Talking about dog meat in Vietnam these days is pretty much like walking through a field of landmines. Things can go badly wrong at any moment, and, before you knew it, boom, a friendship just died at the dinner table. Then another, on Facebook.
Conversations about the issue quickly turn vitriolic and personal because they are not grounded in rational arguments about the ethical nuances and dilemmas involved. For many, the issue is black and white and there are only two types of people: those who are unethical because they eat dog meat, and those who don’t and thus are ethical.
But seeing the world in binary does not help; it merely fosters a destructive naiveté that can do nothing but suffocate voices of reason and even fuel violence — just look at the way dog thieves are being lynched across the country almost every week.
The new campaign launched by the Asia Canine Protection Alliance last week, unfortunately, seems to reinforce this naiveté.
Seeking support from the social media generation to end the trade in dog meat, the campaign mostly plays on sentimentality rather than reasoning. Several videos have been released showing dogs being caught, transported and killed. The images are certainly powerful. The messages that go with them are not.

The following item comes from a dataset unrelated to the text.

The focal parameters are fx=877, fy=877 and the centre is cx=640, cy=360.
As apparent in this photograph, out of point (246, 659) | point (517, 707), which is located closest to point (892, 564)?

In close-up shots, Vietnamese celebrities emotionally tell viewers that the dog meat trade is inhumane because a dog is man’s best friend and does not deserve to suffer the cruelty and abuse. Five million dogs are killed in Vietnam for meat every year and this has to be stopped, they say.
First of all, kudos to anyone who lend their voices to those that cannot speak for themselves. But this campaign, like many others before it, refuses to leave the moral high ground and conveniently avoids addressing key counterarguments. One of them is the uncomfortable yet vital question: “Why is eating dogs wrong, but eating chickens, cows, pigs and other animals acceptable?”

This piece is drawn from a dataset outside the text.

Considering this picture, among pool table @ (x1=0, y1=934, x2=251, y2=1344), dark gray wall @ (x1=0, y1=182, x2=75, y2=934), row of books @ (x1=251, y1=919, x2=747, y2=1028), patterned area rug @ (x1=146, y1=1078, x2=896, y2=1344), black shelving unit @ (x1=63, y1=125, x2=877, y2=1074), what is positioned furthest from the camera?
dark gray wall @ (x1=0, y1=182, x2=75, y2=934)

It is true that sometimes we only need our gut to tell us that something might be wrong. But there is only so much our feelings can do for us when it comes to ethics. What's next after we cry over a photo or feel sick to the stomach watching a video?
A good moral compass should operate on reason, not purely on feelings. It is bizarre from an ethical standpoint to limit our compassion to only animals that we keep as pets. One may decide to stay away from absolutism and deal with everything on a case-by-case basis, arguing that, for instance, dogs and pigs are very different. But it's still morally inconsistent to strongly condemn dog meat eaters without discussing the ethics of meat consumption in general, considering the treatment of other animals in factory farms and slaughterhouses is just as bad, if not worse.
To avoid accusations of hypocrisy, supporters of a campaign like this need to also show that their love for animals really extends beyond the dining plate. Cruelty comes in various forms, from subtle to extreme. Until the exploitation of animals in sports, entertainment and research too is brought into sharper focus, "animal welfare" will remain a term some people use without much empathy to polish their personal brands and feel better about themselves.
All of this is not to deny that the new online campaign will at the very least help improve awareness. There were allegations that personal information of supporters would be sold to marketers, but the organizers were quick to reject those. Moving on from that bumpy start, the petition has so far reached one third of its goal of collecting a million signatures.
Never underestimate the power of the Internet and social media. But social change can only be created by those with deep understanding of whatever the cause they are fighting for, not by a large number of people who vaguely know about it. Shallow activism is sometimes worse than no activism at all.
A complex issue deserves a nuanced discussion. And unless animal welfare campaigns in Vietnam can go past all the grandstanding and start to facilitate sophisticated debates, it is naive to believe that a lasting change will come any time soon.
* Editor's note: The view is personal and does not necessarily reflect the editorial position of Thanh Nien News.